▶ [CONSIGNE 1]
Traduisez en anglais cette phrase du texte sur les finances des communes : « Pendant la crise, les communes ont en effet continué à rémunérer le personnel de ces services, sans bénéficier du dispositif du chômage partiel financé par l’État pour les entreprises. »
▶ [CONSIGNE 2]
Répondez brièvement à ces questions sur le texte consacré aux finances des communes :
(a) À combien l’AMF estime-t-elle la perte de recettes tarifaires pour l’année 2020 ?
(b) Selon Philippe Laurent, quelle part des dépenses de la cantine est liée au personnel ?
(c) Sur combien d’années le remboursement du budget spécifique pourra-t-il être lissé ?

▶ [EXTRAIT DE TEXTE]
━━━━━━━━━━━━━━━━━━━━
Recettes tarifaires non compensées

Au-delà du montant, les maires dénoncent aussi la nature des aides. Car le mécanisme du gouvernement ne prévoit pas de compenser les pertes des recettes dites « tarifaires », liées à la cantine, aux garderies, ou encore aux transports. Pour l’année 2020, l’AMF estime cette perte à 2,2 milliards d’euros. Argument de l’exécutif : les mairies ont aussi moins de dépenses, comme l’achat des repas à la cantine, puisque ces services sont fermés. « C’est faux », rétorque Philippe Laurent, qui prend l’exemple de la cantine : « 80% des dépenses sont liées au personnel, pas au repas ». Pendant la crise, les communes ont en effet continué à rémunérer le personnel de ces services, sans bénéficier du dispositif du chômage partiel financé par l’État pour les entreprises.

Explosion des dépenses sociales

En plus du mécanisme de compensation des pertes de recettes, l’État s’engage à aider les collectivités à faire face aux dépenses supplémentaires liées à la crise du covid-19. Elles sont invitées à sortir ces dépenses de leur budget de fonctionnement, et les inscrire dans un budget spécifique, dont le remboursement pourra être lissé sur trois ans, grâce à des prêts facilités. « Si ce sont des prêts, il faudra les rembourser. Ce n’est pas satisfaisant » regrette Antoine Homé de l’APVF (association des petites villes de France).
━━━━━━━━━━━━━━━━━━━━
Extraits de données

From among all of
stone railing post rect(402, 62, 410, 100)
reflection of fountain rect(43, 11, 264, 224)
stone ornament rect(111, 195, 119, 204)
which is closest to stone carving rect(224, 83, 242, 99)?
━━━━━━━━━━━━━━━━━━━━
▶ [VOTRE SOLUTION 1]
During the crisis, municipalities did in fact continue to pay the staff of these services, without benefiting from the short-time work scheme funded by the State for businesses.

▶ [VOTRE SOLUTION 2]
(a) À 2,2 milliards d’euros.
(b) 80 % des dépenses.
(c) Sur trois ans.